━━━━━ Texto selecionado ━━━━━
Eu sou aposentado e pertenço ao grupo de risco. Posso passar 24 horas em casa. Mas preciso comer e ir à farmácia e em muitos outros lugares. Na semana passada falei para a minha filha para não esquecer comprar manteiga. Na minha alimentação deve ter pouco sal e por isto compro uma determinada marca sem sal. Ela foi e falou que ainda não tinha a manteiga que consumo. No início desta semana e hoje ela me falou a mesma coisa. A manteiga está em falta. Vocês poderão dizer que esta manteiga não é produto essencial. Com muita razão. Estou vivendo há duas semanas sem comer a manteiga que gosto muito de passar no meu pão. Mas o que é essencial para mim não é para todo mundo. Têm toda razão. No entanto eu não sou o único que consome esta manteiga e é por isto que ela está faltando na prateleira do supermercado. É o que os economistas chamam de demanda.
━━━━━ Dados ━━━━━
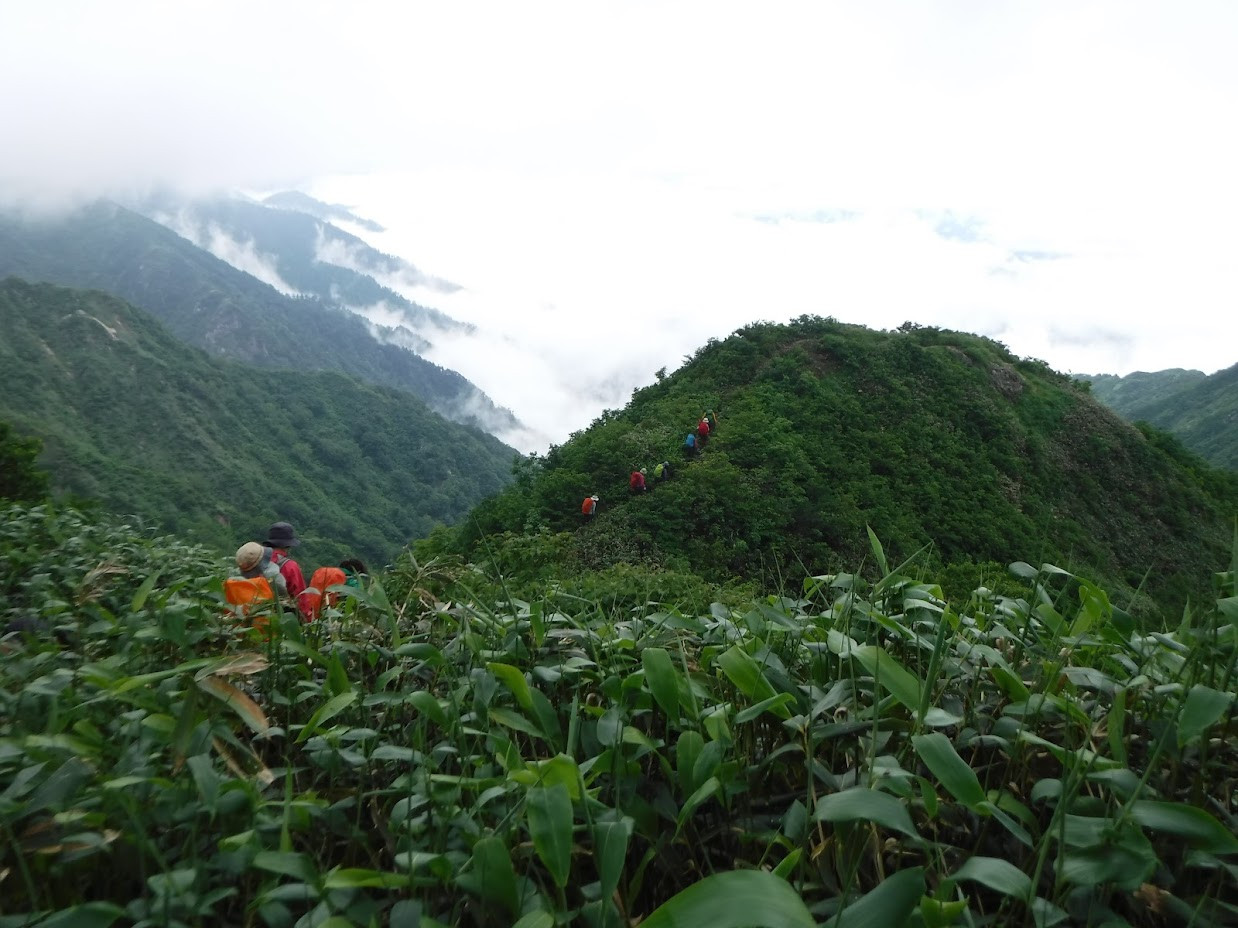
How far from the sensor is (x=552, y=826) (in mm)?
━━━━━
Tarefa:
Segundo o texto selecionado, por que é comprada uma determinada marca de manteiga sem sal? A listagem não tem relação com o texto selecionado.

Problema resolvido:
Porque a alimentação de quem escreve deve ter pouco sal.